Fast forward to 2011 and we find ourselves in the heart of the Arab Spring, during the Tunisian Revolution. Angered at the regime and as dissent spread quickly through technology, both mobile and internet networks were shut down, and people took to the streets, networked in their rage online and united in person, chanting ‘Ash’ab yurid isqat al-nizam’, the rallying cry of the revolution demanding the fall of the regime, echoed by the audience, who were taught the chant prior to the show. As a society networked not only online but in mind as well, it was impossible to turn off the human spirit.
As we moved on through the scenes of ensuing protests on that continued to erupt in the wake of the Arab Spring in the years to come on the three screens surrounding the stage, from Athens’ anger at the collapse of their economy, to the 99 percenters occupying Wall Street, to the Syriza Elections, Mason inserted many of his own journalistic anecdotes into the play, with Saba, Khalid Abdulla and Lara Swalha taking on different nationalities and personalities and recreating these protestors as they fought to have their stories told, as Mason wields an actual camera and projects closeups of their faces onto the screens as protest footage serves as their backdrop.
Not all the protestors believe the same thing though. Many express cynicism at Mason’s journalism, unbelieving in the effect his story will have on the general public. There’s a general sense though, that people protest when they’re at their wits’ end, and when there seems no other viable option of having their voices heard and their pleas fall on deaf ears. Watching the footage of masses gathering and actually doing something, despite never having participated in any kinds of protests myself, I saw and understood the flush of power one must feel when they’re part of a movement, and declaring their intention to finally take matters into their own hands and shake up the 1%.
During the Occupy Wall Street sequence, Lara Sawalha played the role of a graduate single mother, unemployed and unhappy, and the screen was filled with echoes of similar sentiment. Audience members took part in a recreation of the ‘human microphone’ that happened during the protest, where everyone echoed powerful words that suggested solidarity amongst the 99%, and even if it didn’t succeed, there’s a kind of comfort in knowing that you are not alone in facing the perils of the world and fighting the power.
Towards the end though, Mason provides a counterpoint to all this in the form of the recent US elections. As much as the current generation is so united in their social networks and dissemination of truths via the internet, the web can also be a force for the spread of fake news, where the falsehoods ends up spreading more than the true truths, and the only thing one can ever rely on anymore is their own gut feeling. A video of footage from Trump’s campaigning was cut with images of protestors against Trump, some even attacking Trump Tower.

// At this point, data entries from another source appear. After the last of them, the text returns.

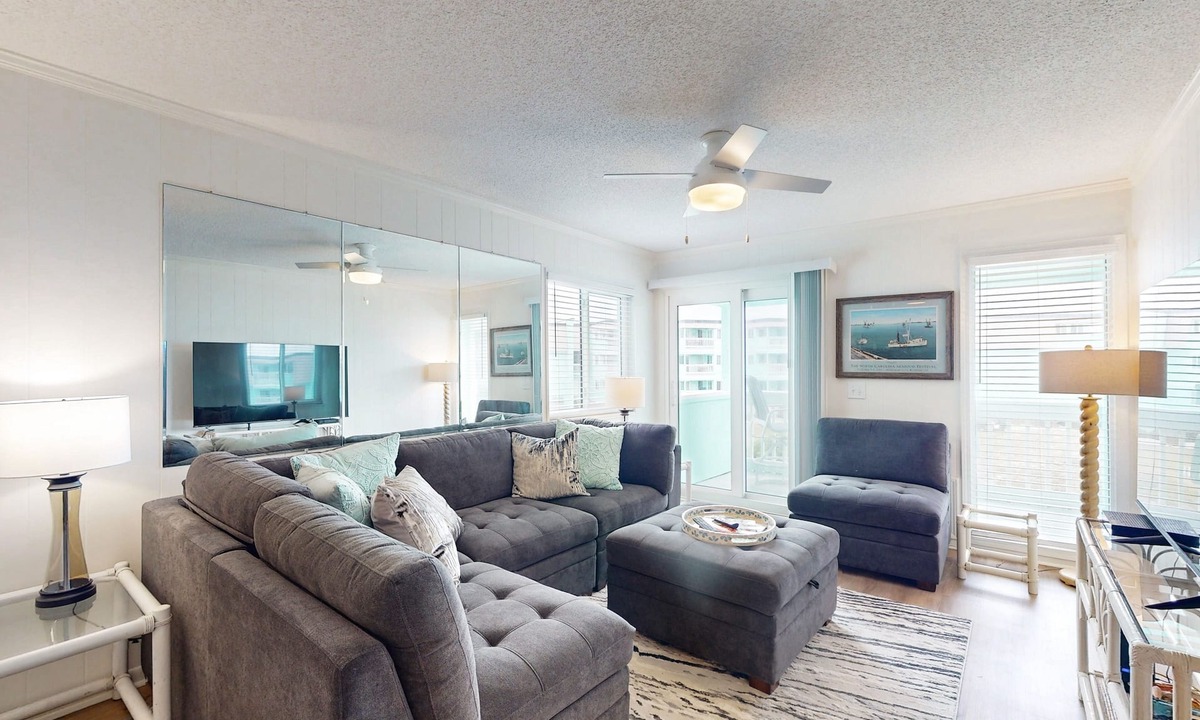 Morehead City Condo | Second-Floor Condo with Ocean & Courtyard View, Balcony, WiFi, Shared Pool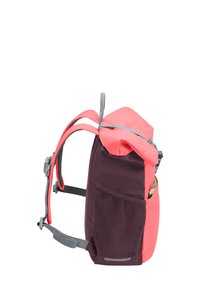 Rucksack mit einem korallenfarbenen oberen Teil und einem dunkelvioletten Körper, ausgestattet mit grauen Riemen, einer seitlichen Netztasche und einem Rollverschluss. Texturiertes Nylonmaterial.
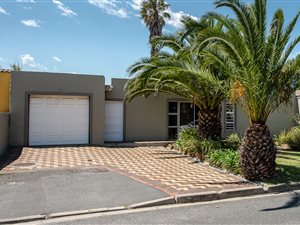 3 Bed House in Charlesville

Sometimes, we exist in the echo chambers that make us blind to the greater sentiment out there, and what was predicted as a landslide Democrat win ended in a shock result.
All revolutions are doomed to end in failure; anarchy can never quite be constant, as they all end up a kind of full circle where one person will eventually result in another taking over. Mason himself isn’t too sure of where the next step in such movements lie, but that it’s likely that they have a long way to develop in order to become a more effective means of communicating demands (what demands? He asks the Wall Street Occupiers. They don’t know themselves, only that what they’re doing is having some kind of effect and is better than rotting away, awakening them at last)

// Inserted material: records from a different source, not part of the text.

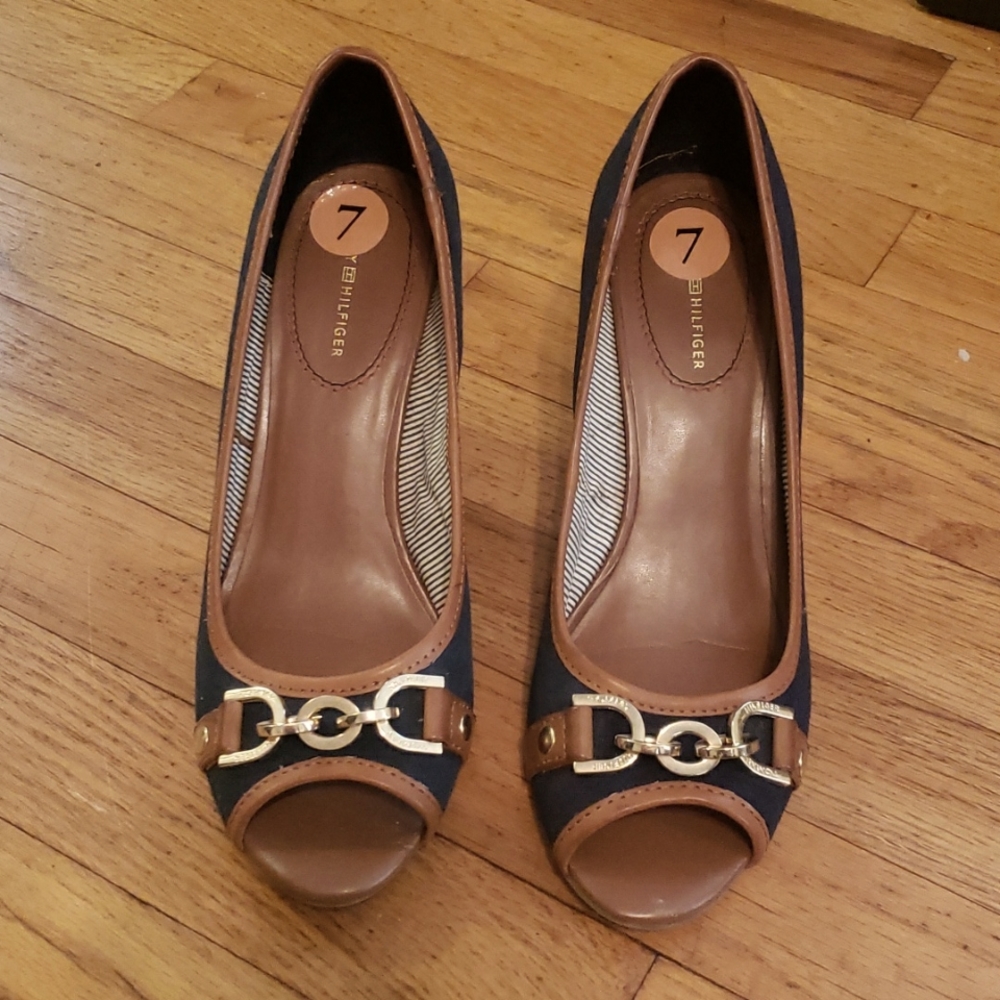 Tommy Hilfiger wedges Size 7 blue and tan with gold detail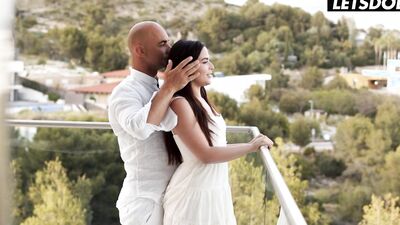 Ariana Van X Sucks & Fucks Her Massive Cock BF On Vacation - WHITEBOXXX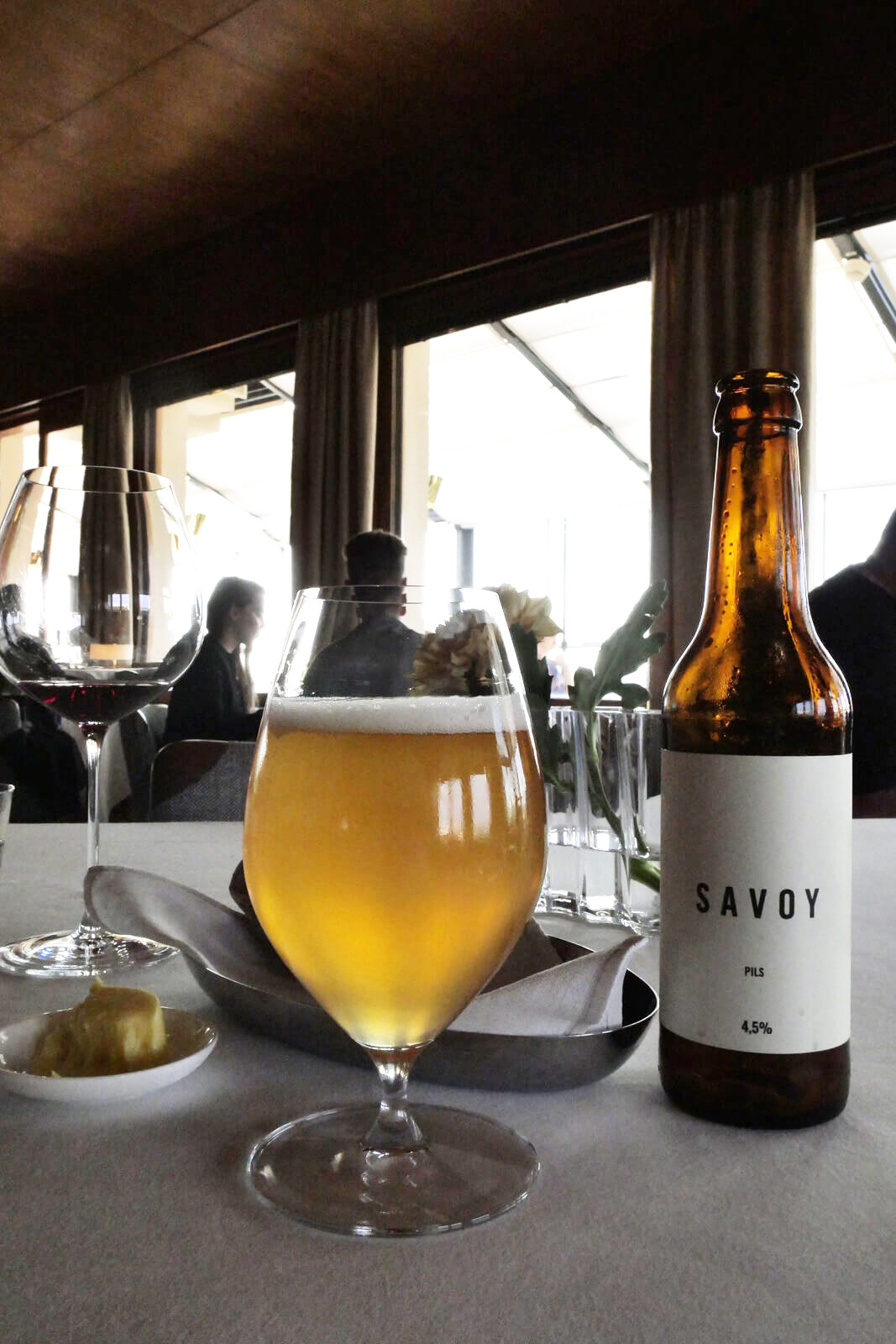 「SAVOY PILSNER」というビール。この店にあわせて作られているらしく、適度に香ばしく適度に爽やかな味わい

Why It’s Kicking Off Everywhere succeeds because of its extremely relevant subject matter, as well as Jeremy Herbert’s genius production design, along with Tristan Shepherd’s video design, which the bulk of the play relied on in creating the mood and conveying each protest in concise but effective amounts, and not to forget, the brilliant chameleonic transformations of the cast from one nationality to the next, quickly shifting between accents but all bringing that fire within. At the end of the day, Mason isn’t really making an argument, rather, reporting and charting how things have progressed and been shaken up in the last few years, heralding a new world order, or at least, an awakening to the fact that the people want change. Managing to balance entertainment and education in equally effective amounts is no easy feat, but this production certainly shows it’s possible, and certainly convinces one of the appeal that such movements hold for their participants, often the most viable and impactful ways of having their voices heard by the oligarchs. What else is there to say but viva la revolucion?